───── Passage shown ─────
8. Exclusion of Other Rights.

 

Except as may otherwise be required by law, the shares of Series A Preferred Stock shall not have any voting powers, preferences and relative, participating, optional or other special rights, other than those specifically set forth in this Certificate of Designation (as such Certificate of Designation may be amended from time to time) and in the Certificate of Incorporation (as such Certificate of Incorporation may be amended from time to time). The shares of Series A Preferred Stock shall have no preemptive or subscription rights.

 

9. Headings of Subdivisions.

 

The headings of the various subdivisions hereof are for convenience of reference only and shall not affect the interpretation of any of the provisions hereof.

 

10. Severability of Provisions.
─────
Written request 1:
Under the certificate excerpt, which two kinds of rights do the shares of Series A Preferred Stock not have?
Written request 2:
Present the rows as a Markdown table with columns Num and Line. Start at the line containing "How far away from gravel" and continue through the final line of the rows, including both. Number each line and leave out blank lines.
The certificate excerpt and the rows that follow it have separate origins.
───── Given data ─────
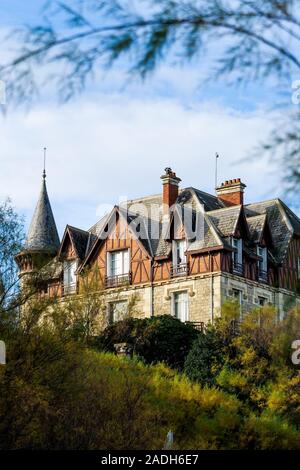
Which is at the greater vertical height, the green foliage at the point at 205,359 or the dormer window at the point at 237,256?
the dormer window at the point at 237,256

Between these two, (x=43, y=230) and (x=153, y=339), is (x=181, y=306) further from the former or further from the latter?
(x=43, y=230)

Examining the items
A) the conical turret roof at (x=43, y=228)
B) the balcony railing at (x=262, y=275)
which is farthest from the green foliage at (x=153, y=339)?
the conical turret roof at (x=43, y=228)

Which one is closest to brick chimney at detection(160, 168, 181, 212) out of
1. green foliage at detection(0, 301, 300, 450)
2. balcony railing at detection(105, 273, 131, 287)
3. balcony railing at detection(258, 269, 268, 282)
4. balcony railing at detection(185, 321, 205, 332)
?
balcony railing at detection(105, 273, 131, 287)

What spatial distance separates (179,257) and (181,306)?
209 cm

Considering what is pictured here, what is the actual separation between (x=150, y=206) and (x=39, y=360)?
22.2 metres

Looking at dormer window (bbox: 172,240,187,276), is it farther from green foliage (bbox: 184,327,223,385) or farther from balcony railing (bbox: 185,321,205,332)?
green foliage (bbox: 184,327,223,385)

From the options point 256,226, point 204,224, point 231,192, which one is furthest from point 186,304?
point 231,192

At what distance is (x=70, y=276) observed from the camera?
49750mm

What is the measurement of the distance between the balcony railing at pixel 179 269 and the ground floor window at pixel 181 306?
807 mm

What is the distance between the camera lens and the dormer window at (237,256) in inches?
1804

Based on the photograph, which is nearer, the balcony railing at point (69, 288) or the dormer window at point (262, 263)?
the dormer window at point (262, 263)

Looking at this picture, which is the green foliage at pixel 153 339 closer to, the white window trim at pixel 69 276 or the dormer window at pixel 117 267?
the dormer window at pixel 117 267

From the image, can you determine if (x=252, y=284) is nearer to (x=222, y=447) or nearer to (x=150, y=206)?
(x=150, y=206)
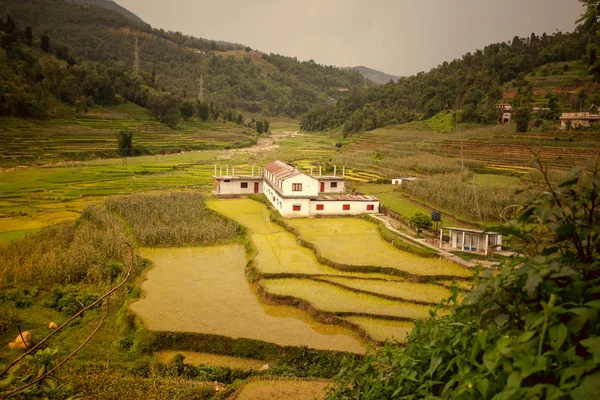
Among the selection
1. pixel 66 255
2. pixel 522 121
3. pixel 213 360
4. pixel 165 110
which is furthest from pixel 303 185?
pixel 165 110

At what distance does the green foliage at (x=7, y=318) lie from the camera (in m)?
11.8

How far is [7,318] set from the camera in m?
12.0

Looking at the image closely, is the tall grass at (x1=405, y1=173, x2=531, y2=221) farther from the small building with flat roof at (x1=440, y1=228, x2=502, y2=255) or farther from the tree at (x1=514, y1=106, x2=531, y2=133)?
the tree at (x1=514, y1=106, x2=531, y2=133)

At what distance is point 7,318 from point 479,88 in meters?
55.4

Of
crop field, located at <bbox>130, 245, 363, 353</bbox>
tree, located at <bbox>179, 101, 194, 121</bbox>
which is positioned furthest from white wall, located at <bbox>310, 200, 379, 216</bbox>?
tree, located at <bbox>179, 101, 194, 121</bbox>

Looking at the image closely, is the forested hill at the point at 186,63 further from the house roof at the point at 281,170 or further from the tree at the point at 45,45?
the house roof at the point at 281,170

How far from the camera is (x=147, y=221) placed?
23.6 meters

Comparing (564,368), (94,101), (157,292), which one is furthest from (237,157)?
(564,368)

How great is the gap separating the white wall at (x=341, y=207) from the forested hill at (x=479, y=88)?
23.9m

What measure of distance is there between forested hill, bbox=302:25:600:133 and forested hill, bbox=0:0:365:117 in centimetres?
4706

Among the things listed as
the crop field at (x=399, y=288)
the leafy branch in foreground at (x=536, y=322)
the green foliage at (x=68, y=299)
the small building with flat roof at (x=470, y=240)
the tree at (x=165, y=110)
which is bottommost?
the green foliage at (x=68, y=299)

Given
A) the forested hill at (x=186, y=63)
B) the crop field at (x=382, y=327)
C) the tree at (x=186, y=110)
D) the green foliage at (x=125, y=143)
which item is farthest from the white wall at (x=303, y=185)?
the forested hill at (x=186, y=63)

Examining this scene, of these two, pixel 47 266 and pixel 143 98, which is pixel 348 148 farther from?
pixel 47 266

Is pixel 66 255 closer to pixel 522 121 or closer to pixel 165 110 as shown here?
pixel 522 121
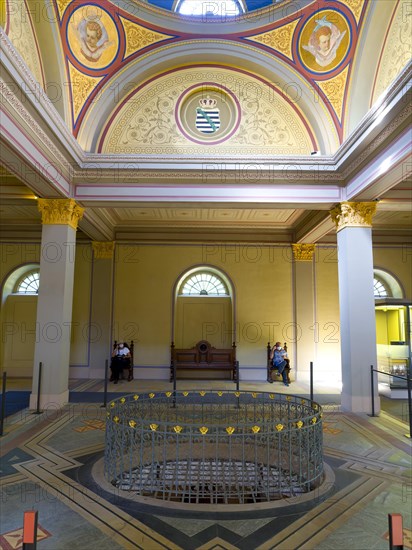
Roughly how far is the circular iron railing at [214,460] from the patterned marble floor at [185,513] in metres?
0.32

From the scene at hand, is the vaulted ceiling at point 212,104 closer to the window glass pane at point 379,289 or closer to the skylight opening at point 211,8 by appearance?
the skylight opening at point 211,8

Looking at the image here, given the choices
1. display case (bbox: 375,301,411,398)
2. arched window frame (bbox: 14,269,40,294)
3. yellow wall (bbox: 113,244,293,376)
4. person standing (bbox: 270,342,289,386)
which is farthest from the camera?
arched window frame (bbox: 14,269,40,294)

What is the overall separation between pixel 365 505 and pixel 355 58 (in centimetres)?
797

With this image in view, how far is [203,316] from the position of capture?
44.8 feet

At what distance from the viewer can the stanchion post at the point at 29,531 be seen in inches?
76.6

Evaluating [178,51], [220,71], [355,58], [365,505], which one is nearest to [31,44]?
[178,51]

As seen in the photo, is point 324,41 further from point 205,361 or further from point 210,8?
point 205,361

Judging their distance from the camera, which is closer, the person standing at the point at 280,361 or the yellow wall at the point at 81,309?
the person standing at the point at 280,361

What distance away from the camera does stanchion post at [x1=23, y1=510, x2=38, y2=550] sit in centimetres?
195

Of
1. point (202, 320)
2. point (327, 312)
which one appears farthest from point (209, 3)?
point (327, 312)

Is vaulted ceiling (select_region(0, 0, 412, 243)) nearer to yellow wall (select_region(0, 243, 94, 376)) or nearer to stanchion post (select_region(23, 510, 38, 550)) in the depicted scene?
yellow wall (select_region(0, 243, 94, 376))

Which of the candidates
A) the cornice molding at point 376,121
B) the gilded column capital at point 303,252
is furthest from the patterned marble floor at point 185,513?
the gilded column capital at point 303,252

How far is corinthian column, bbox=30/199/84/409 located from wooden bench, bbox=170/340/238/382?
16.1 feet

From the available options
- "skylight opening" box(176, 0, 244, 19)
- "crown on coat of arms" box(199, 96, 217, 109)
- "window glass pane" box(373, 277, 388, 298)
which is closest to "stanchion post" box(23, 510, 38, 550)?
"crown on coat of arms" box(199, 96, 217, 109)
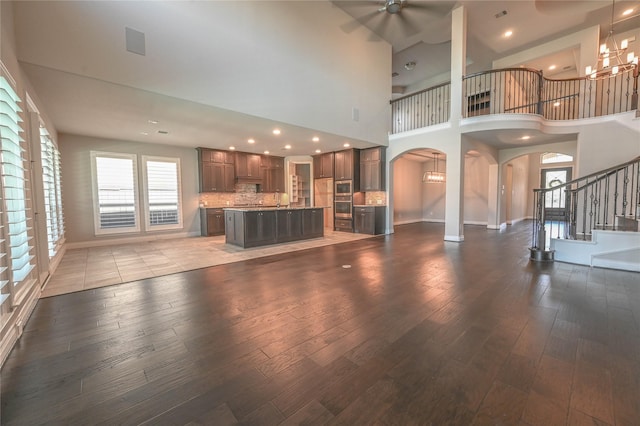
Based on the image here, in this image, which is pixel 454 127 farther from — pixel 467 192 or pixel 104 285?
pixel 104 285

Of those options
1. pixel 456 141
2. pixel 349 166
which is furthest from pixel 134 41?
pixel 456 141

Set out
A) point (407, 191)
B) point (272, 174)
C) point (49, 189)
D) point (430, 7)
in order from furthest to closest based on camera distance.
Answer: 1. point (407, 191)
2. point (272, 174)
3. point (430, 7)
4. point (49, 189)

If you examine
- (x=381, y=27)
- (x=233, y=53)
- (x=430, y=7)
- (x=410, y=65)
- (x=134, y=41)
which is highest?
(x=410, y=65)

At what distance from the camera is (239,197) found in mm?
9094

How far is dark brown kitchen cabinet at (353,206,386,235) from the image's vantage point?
8.10 meters

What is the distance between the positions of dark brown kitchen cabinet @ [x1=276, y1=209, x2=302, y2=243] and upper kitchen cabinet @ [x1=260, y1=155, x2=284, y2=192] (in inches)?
121

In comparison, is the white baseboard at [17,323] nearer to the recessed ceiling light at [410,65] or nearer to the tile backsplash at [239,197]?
the tile backsplash at [239,197]

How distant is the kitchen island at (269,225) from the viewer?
6.00 m

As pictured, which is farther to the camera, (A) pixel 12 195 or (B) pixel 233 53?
(B) pixel 233 53

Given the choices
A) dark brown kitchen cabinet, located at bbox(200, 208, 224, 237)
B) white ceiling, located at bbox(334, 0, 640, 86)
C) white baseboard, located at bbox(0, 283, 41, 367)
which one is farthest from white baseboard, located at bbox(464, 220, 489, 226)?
white baseboard, located at bbox(0, 283, 41, 367)

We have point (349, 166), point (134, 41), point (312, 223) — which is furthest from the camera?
point (349, 166)

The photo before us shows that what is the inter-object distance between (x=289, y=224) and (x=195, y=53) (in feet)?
13.3

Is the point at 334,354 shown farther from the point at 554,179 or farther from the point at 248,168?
the point at 554,179

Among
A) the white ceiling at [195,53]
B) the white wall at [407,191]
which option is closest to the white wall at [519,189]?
the white wall at [407,191]
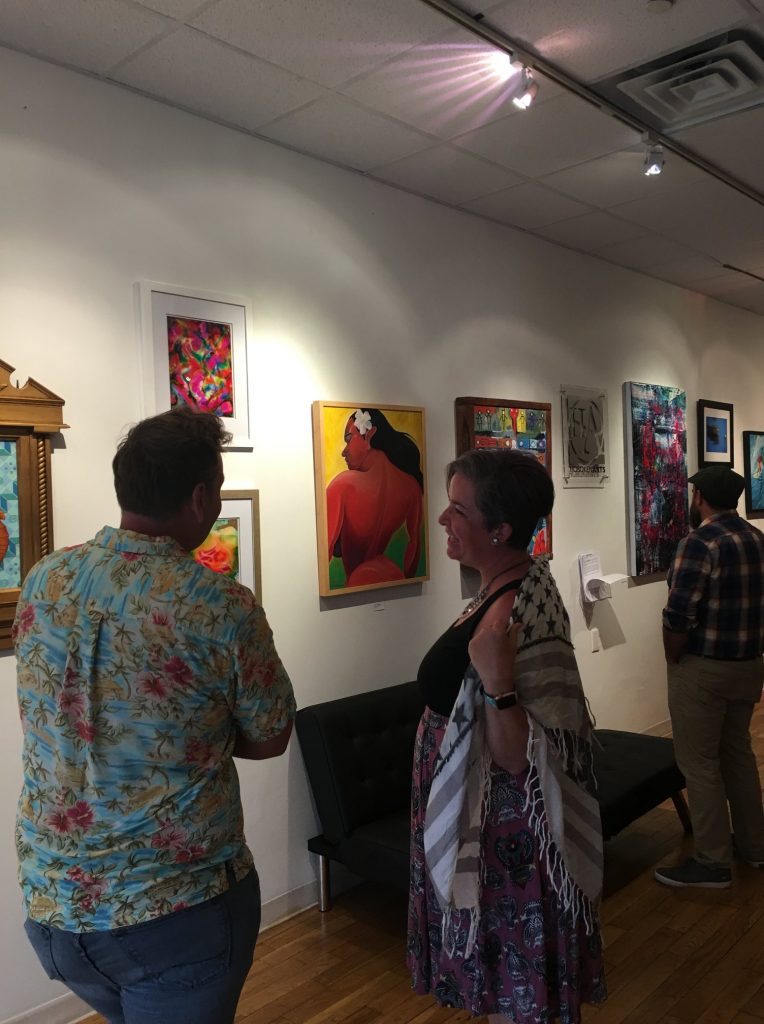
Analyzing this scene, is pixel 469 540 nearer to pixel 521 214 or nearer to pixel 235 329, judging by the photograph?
pixel 235 329

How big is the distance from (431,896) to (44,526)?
1530mm

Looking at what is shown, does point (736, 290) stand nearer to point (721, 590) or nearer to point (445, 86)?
point (721, 590)

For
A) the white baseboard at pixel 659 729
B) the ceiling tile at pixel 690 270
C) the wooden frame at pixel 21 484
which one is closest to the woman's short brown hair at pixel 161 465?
the wooden frame at pixel 21 484

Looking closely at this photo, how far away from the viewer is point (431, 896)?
6.41 feet

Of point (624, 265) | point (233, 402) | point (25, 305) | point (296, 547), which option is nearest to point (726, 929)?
point (296, 547)

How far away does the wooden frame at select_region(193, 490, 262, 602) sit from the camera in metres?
3.04

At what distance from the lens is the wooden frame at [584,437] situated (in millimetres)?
4840

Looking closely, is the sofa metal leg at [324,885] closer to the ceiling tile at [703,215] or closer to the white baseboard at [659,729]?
the white baseboard at [659,729]

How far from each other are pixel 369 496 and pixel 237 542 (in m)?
0.72

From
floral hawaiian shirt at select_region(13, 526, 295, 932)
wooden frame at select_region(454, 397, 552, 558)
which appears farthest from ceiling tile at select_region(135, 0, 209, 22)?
wooden frame at select_region(454, 397, 552, 558)

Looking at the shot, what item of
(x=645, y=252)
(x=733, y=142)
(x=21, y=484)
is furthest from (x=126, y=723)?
(x=645, y=252)

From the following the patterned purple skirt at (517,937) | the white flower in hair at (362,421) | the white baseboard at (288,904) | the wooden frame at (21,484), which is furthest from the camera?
the white flower in hair at (362,421)

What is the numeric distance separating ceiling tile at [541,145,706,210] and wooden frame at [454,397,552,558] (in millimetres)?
1056

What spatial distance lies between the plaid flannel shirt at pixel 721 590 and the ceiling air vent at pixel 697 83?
156 centimetres
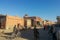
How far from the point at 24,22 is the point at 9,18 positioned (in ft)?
36.2

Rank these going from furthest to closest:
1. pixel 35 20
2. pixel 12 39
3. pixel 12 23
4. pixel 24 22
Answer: pixel 35 20
pixel 24 22
pixel 12 23
pixel 12 39

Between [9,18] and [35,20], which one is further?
[35,20]

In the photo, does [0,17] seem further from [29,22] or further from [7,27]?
[29,22]

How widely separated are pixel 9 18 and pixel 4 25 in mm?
2455

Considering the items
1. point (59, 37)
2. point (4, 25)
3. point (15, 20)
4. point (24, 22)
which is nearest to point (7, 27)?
point (4, 25)

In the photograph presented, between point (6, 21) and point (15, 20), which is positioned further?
point (15, 20)

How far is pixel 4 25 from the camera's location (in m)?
36.6

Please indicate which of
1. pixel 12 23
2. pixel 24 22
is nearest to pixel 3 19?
pixel 12 23

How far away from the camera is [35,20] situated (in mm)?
53062

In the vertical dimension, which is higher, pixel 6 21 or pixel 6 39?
pixel 6 21

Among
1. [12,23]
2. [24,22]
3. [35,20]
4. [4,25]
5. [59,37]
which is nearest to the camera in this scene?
[59,37]

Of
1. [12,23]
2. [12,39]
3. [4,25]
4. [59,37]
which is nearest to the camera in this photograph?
[59,37]

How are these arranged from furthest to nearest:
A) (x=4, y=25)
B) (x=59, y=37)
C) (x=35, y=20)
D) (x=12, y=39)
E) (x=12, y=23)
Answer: (x=35, y=20) < (x=12, y=23) < (x=4, y=25) < (x=12, y=39) < (x=59, y=37)

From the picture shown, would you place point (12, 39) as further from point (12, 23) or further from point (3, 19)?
point (12, 23)
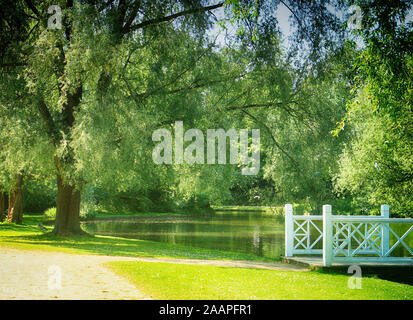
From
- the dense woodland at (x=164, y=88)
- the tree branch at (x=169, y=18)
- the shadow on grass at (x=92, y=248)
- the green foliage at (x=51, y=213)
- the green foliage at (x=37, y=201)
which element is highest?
the tree branch at (x=169, y=18)

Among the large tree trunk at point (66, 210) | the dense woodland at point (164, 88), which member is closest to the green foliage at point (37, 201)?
the dense woodland at point (164, 88)

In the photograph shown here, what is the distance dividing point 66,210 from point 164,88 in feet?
20.9

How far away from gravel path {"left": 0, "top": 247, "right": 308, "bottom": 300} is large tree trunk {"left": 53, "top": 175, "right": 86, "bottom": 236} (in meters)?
5.27

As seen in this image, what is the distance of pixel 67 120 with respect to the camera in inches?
642

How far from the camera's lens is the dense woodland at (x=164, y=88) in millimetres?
13680

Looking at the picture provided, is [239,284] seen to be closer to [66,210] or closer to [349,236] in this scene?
[349,236]

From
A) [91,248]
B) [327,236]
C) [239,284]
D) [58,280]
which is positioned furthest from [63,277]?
[327,236]

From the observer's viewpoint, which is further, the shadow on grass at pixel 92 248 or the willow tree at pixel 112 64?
the shadow on grass at pixel 92 248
─────
Task result 1:
Preemptive or subscription rights.

Task result 2:
| Num | Line |
|---|---|
| 1 | How far away from gravel path {"left": 0, "top": 247, "right": 308, "bottom": 300} is large tree trunk {"left": 53, "top": 175, "right": 86, "bottom": 236} (in meters)? |
| 2 | 5.27 |
| 3 | As seen in this image, what is the distance of pixel 67 120 with respect to the camera in inches? |
| 4 | 642 |
| 5 | How far from the camera's lens is the dense woodland at (x=164, y=88) in millimetres? |
| 6 | 13680 |
| 7 | Looking at the picture provided, is [239,284] seen to be closer to [66,210] or closer to [349,236] in this scene? |
| 8 | [349,236] |
| 9 | From |
| 10 | A) [91,248] |
| 11 | B) [327,236] |
| 12 | C) [239,284] |
| 13 | D) [58,280] |
| 14 | which is positioned furthest from [63,277]? |
| 15 | [327,236] |
| 16 | From the observer's viewpoint, which is further, the shadow on grass at pixel 92 248 or the willow tree at pixel 112 64? |
| 17 | the shadow on grass at pixel 92 248 |